Maybe It's Your Fault

Wikipedia has tried hard in recent years to relieve themselves from as much responsibility as possible. That is simply because they gave up "quality as an issue". The whole act of research into make a claim by using respectable information. Now, how respectable can the information be when anyone can change the contents as they see fit. Anyone could make Einstien into a Catholic bishop and the Confederacy to win the Civil War by a few clicks and a few taps of the keyboard.

There is one thing that I don't understand about the people who use wikipedia as research is that how could they trust a source that could be easily altered. That is why university libraries spend thousands of dollars on buying academic journals, so we can trust them.

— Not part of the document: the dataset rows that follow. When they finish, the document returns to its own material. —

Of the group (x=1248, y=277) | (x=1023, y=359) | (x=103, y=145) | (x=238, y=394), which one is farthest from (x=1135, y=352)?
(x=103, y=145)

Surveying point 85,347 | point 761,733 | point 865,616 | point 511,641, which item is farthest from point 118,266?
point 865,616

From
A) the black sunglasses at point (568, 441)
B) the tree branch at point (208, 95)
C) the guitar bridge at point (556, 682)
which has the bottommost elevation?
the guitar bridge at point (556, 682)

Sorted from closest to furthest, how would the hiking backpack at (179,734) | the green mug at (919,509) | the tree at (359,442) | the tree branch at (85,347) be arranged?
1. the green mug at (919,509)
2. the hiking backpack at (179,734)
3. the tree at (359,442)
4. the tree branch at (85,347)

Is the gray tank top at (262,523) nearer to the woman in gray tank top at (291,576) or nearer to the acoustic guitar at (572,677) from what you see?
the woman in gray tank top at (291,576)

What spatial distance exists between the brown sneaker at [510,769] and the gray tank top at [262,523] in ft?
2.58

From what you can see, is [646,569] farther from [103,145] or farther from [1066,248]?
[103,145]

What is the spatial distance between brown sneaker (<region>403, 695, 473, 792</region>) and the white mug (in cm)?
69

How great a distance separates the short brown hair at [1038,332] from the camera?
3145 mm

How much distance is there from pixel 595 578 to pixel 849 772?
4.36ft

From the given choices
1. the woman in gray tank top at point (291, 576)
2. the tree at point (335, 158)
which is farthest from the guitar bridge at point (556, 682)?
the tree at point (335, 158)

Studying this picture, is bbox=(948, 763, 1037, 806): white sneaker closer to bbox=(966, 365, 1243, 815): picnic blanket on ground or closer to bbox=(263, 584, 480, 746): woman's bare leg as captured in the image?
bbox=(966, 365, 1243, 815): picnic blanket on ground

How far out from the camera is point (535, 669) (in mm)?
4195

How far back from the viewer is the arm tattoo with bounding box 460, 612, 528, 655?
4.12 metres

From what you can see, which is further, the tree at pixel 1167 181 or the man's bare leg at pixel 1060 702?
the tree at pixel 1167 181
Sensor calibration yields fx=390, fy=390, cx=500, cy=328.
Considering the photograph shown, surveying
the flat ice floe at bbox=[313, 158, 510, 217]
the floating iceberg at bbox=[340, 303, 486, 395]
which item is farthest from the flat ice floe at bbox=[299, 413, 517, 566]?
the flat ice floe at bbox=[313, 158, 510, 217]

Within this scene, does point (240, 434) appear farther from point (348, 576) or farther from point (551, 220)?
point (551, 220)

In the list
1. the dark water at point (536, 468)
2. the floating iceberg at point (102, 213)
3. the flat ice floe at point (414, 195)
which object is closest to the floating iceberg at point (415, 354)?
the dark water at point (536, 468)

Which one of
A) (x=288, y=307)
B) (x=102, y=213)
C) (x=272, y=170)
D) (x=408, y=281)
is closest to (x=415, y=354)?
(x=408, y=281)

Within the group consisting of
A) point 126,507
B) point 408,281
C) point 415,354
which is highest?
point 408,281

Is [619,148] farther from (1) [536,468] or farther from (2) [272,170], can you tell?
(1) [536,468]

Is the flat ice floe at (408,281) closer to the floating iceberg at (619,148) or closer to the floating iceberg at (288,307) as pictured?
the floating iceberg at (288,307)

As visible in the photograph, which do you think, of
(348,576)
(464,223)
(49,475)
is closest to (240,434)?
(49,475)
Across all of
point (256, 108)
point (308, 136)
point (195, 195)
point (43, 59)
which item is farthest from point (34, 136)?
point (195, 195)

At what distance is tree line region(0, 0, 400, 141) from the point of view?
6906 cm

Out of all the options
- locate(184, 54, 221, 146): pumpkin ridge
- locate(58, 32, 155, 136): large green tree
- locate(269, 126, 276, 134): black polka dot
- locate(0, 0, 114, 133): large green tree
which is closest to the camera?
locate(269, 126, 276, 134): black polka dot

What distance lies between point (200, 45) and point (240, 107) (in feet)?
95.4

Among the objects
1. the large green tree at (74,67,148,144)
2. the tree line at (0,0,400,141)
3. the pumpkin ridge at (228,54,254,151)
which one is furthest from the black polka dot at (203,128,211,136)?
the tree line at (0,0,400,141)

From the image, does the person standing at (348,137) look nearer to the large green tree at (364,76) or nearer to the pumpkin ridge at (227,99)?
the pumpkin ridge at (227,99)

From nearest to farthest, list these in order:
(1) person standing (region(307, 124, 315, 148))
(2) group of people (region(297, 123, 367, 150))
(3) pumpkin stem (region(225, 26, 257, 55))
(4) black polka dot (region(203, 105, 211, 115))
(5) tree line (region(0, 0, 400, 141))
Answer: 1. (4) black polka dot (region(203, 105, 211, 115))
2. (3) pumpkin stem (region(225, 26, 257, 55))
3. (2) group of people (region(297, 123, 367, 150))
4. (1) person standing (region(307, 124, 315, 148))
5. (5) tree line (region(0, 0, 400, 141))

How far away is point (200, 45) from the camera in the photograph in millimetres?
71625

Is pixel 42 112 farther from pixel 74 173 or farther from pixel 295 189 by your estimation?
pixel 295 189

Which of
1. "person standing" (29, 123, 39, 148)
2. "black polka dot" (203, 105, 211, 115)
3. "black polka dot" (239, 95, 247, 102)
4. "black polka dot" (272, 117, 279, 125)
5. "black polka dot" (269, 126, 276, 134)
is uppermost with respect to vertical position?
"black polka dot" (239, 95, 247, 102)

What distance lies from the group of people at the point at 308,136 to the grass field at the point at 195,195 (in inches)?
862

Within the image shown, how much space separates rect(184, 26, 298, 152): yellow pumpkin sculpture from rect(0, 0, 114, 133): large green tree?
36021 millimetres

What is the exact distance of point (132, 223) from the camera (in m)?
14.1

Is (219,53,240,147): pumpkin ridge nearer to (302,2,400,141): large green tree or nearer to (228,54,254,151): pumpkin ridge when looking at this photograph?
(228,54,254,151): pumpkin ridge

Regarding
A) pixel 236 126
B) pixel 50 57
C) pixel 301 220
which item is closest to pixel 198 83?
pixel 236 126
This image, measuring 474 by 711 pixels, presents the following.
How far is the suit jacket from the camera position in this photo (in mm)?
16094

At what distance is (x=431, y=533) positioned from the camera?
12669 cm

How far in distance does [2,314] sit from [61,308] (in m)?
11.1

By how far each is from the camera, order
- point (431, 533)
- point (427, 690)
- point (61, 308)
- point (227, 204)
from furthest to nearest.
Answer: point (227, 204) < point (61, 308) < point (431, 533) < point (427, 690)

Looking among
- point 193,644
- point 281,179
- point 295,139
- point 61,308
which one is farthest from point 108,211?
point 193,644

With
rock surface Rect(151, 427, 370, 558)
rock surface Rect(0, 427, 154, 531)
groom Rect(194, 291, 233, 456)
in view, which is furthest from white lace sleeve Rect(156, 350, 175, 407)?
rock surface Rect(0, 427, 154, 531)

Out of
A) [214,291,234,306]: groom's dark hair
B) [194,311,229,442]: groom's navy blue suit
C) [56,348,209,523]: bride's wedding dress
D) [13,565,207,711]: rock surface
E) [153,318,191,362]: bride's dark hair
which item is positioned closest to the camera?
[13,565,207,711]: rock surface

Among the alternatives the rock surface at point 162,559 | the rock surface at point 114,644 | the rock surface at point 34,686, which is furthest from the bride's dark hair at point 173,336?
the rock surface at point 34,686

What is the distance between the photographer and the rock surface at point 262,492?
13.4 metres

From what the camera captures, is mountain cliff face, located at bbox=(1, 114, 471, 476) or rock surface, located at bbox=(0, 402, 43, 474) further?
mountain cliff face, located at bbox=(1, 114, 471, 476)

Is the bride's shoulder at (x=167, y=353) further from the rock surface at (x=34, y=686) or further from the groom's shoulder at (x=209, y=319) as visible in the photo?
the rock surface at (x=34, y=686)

It has gone through trial after trial by experts to give to a knowledge hungry public. But in some respects, we have to take responsibility on the information that we use, since Wikipedia isn't doing it.

How can they? Wikipedia is always changing. In the Spiro article, it is stated that "since Wikipedia is constantly undergoing revisions, it is too unstable to cite". It is similair to a choppy sea, unable to sail through it. Even though they are starting to freeze articles that has been vetted and check, you don't know which ones, so it's hard to cite. But it could be vetted and checked by those with malicious intent, right? So how can you trust Wikipedia for in-depth can't. If you are in desperate need of information for a paper and use WIkipedia and get it wrong, it is only you you have to blame.